In the first part of this dissertation, we consider a single local service provider (LSP) maintaining a group of assets based on a service level agreement with the customer (asset owner). These assets are subject to random failures and the service provider is responsible for carrying out the repair of the failing assets. This corrective maintenance is executed by replacement of the failed part with a ready-to-use spare part. Since failures and hence the demand for repairs are not known in advance, and the replenishment of the spare parts through an external channel usually takes a long time, the service provider needs to stock a sufficient number of spare parts to meet the target service level. He also needs to have a team of specialist service engineers available to replace the malfunctioning parts.
In the models developed and analyzed in the first part, the LSP may follow one of two service policy options. He can fully rely on himself in providing the resources and satisfying the repair calls by following a “full backlogging policy”. In this policy, spare parts are stocked in sufficient quantities and engineers are employed, while in the case the requested spare parts or a service engineer is not immediately available, the repair call is backlogged until both resources become available again. As an alternative, the service provider may keep less local resources and in case of a spare parts stock out, revert to an emergency supplier with ample capacity of spare parts and service engineers to respond to a repair call. However, when upon a request the appropriate part is in stock but no service engineer is immediately available, a backlogging policy is followed. This policy is called the “partial backlogging policy”. In both problems, the service level is formulated as the maximum accepted average waiting time, measured over all repair calls. Waiting times are caused by either the queueing for service engineers or the lead time needed for a regular spare part replenishment (full backlogging) or an emergency shipment (partial backlogging).
In the second part of this dissertation, we broaden our scope and consider a two-echelon after-sales service model with a local service provider (LSP) and an emergency supplier. We assume that the LSP and the supplier are independent and that they are interested in maximizing their individual profit and determine their decision variables accordingly. An important question then concerns the type of contract made between the LSP and the emergency supplier. In particular, we study Stackelberg and cooperative games between the local service provider and the emergency supplier.

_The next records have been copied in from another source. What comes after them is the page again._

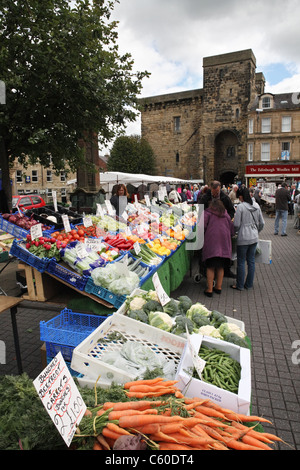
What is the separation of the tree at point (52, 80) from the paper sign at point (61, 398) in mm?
6515

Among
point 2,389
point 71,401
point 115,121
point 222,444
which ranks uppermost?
point 115,121

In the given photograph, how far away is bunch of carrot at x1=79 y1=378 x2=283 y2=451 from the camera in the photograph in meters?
1.58

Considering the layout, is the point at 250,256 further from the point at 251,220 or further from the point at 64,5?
the point at 64,5

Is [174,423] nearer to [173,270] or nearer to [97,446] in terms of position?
[97,446]

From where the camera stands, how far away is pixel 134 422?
1594 mm

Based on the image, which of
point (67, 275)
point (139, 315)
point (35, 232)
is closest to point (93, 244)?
point (35, 232)

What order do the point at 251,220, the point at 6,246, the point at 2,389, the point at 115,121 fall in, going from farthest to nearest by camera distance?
the point at 115,121, the point at 251,220, the point at 6,246, the point at 2,389

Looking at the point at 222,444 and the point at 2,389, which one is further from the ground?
the point at 2,389

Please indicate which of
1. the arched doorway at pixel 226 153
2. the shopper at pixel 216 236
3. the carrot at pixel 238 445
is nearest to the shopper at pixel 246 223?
the shopper at pixel 216 236

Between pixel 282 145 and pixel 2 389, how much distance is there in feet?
113

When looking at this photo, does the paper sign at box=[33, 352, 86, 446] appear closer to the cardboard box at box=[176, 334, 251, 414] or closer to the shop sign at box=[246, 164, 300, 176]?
the cardboard box at box=[176, 334, 251, 414]

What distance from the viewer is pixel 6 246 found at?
5395 millimetres

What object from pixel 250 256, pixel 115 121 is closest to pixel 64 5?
pixel 115 121

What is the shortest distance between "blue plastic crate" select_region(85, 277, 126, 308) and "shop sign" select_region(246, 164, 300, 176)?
31.3m
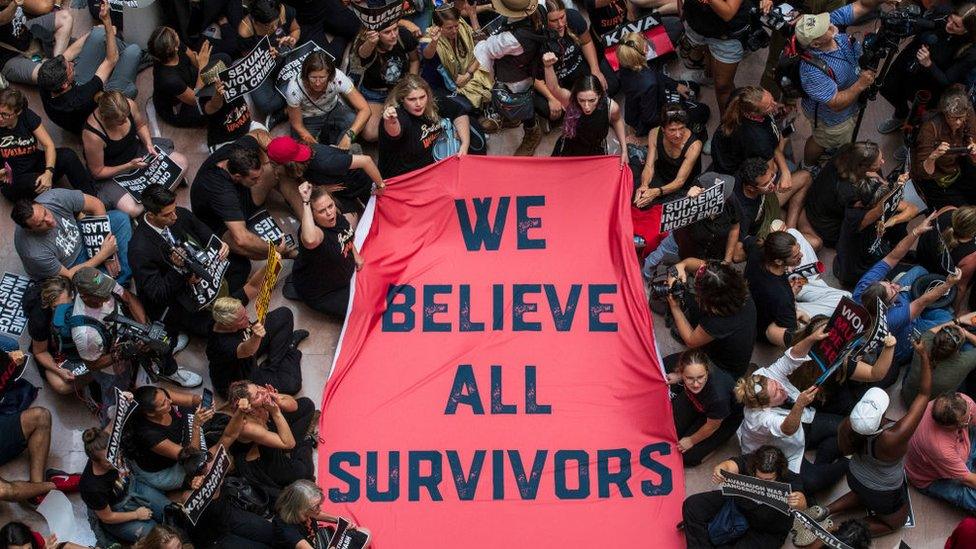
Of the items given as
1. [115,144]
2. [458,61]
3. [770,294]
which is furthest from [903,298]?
[115,144]

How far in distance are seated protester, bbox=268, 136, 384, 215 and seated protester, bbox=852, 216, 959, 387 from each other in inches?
144

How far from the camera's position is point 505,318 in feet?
31.4

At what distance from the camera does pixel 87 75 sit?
10.8m

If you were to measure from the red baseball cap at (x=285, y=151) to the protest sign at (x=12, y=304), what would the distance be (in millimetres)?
1919

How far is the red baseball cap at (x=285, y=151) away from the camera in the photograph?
9.66 metres

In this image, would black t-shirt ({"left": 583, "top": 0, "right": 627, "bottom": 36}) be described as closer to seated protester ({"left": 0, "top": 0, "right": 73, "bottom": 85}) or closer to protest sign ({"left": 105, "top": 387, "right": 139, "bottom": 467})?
seated protester ({"left": 0, "top": 0, "right": 73, "bottom": 85})

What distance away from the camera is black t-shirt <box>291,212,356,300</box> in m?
9.53

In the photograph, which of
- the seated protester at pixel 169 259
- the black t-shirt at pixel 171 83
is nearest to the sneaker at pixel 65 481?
the seated protester at pixel 169 259

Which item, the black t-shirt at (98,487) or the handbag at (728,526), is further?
the handbag at (728,526)

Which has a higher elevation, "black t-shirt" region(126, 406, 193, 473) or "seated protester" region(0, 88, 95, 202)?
"seated protester" region(0, 88, 95, 202)

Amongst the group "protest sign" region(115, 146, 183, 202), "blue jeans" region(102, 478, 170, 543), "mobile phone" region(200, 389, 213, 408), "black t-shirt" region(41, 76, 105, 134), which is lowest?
"blue jeans" region(102, 478, 170, 543)

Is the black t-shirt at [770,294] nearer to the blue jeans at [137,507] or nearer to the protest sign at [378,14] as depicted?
the protest sign at [378,14]

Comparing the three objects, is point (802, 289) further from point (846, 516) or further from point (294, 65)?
point (294, 65)

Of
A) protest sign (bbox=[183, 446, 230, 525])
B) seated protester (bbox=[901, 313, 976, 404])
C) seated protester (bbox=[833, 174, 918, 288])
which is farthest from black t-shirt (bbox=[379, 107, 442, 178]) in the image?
seated protester (bbox=[901, 313, 976, 404])
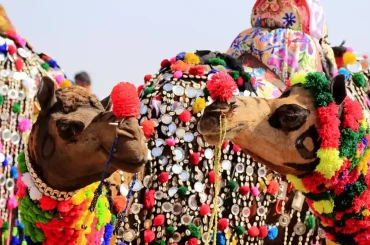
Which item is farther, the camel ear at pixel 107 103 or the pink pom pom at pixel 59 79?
the pink pom pom at pixel 59 79

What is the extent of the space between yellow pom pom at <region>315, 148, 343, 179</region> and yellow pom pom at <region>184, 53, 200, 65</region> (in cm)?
174

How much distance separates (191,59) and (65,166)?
160cm

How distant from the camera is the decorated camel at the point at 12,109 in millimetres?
5156

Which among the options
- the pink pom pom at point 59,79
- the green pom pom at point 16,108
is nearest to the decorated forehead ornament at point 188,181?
the pink pom pom at point 59,79

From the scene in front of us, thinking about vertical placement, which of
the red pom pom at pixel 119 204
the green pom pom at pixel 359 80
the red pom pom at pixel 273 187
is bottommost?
the red pom pom at pixel 273 187

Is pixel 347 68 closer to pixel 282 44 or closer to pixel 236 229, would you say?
pixel 282 44

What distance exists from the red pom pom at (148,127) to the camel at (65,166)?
2.44 ft

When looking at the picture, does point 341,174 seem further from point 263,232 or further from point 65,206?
point 263,232

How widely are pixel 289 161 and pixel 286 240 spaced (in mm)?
1661

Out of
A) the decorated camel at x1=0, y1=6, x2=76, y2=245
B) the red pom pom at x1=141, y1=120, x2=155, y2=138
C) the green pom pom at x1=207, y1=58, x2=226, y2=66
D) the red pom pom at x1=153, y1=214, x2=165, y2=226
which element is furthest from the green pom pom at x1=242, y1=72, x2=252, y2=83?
the decorated camel at x1=0, y1=6, x2=76, y2=245

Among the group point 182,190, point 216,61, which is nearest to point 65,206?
point 182,190

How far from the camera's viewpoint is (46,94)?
415 centimetres

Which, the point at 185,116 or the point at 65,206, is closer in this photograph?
the point at 65,206

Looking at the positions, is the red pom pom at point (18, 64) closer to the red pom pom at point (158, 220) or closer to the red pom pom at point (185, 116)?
the red pom pom at point (185, 116)
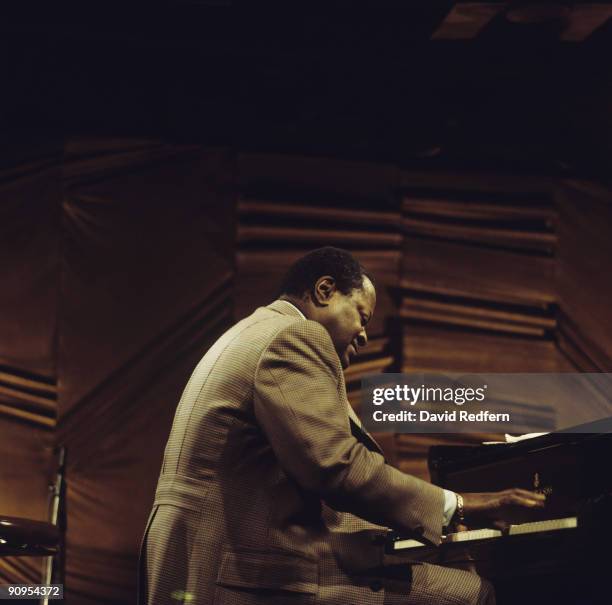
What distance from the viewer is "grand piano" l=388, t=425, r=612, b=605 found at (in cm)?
219

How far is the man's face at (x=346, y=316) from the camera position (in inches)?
93.4

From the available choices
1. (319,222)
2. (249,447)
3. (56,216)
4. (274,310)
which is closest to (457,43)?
(319,222)

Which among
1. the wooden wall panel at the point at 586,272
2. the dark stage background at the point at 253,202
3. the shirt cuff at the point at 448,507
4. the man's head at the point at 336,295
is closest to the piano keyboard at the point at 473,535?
the shirt cuff at the point at 448,507

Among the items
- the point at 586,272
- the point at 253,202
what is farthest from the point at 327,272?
the point at 586,272

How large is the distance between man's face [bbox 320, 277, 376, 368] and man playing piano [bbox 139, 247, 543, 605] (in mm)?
225

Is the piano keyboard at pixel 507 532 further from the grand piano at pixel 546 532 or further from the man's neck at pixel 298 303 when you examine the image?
the man's neck at pixel 298 303

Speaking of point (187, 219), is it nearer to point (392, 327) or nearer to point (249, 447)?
point (392, 327)

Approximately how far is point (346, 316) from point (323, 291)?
87 millimetres

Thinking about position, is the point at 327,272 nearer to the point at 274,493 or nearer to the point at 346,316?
the point at 346,316

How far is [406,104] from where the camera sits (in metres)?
5.57

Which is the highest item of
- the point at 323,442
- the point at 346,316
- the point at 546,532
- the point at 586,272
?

We consider a price-only Stackelberg game model in which no negotiation or cooperation between the players takes place. In this contract, the emergency supplier is the principal and she first decides on the contract terms. It is known that, if the supplier charges a too high price in case of an emergency shipment, the LSP declines the supplier's offer and will use the full backlogging policy instead. Therefore, the emergency supplier needs to carefully evaluate the position of the LSP before offering a contract. It is shown that the LSP can propose both revenue-sharing and cost-sharing contracts to the supplier as a cooperation tool, leading to better contracts in a win-win situation.
Furthermore, we study the same problem, but in a more practical scenario, namely, the case of asymmetric information on the asset's reliability. We assume that both players have full information on each other's cost factors, however, the supplier does not have full information on the failure rate of the assets. In this case, we investigate different contracts and mechanism, e.g. a menu of revenue-sharing contracts, which the supplier can use to tackle the lack of perfect information.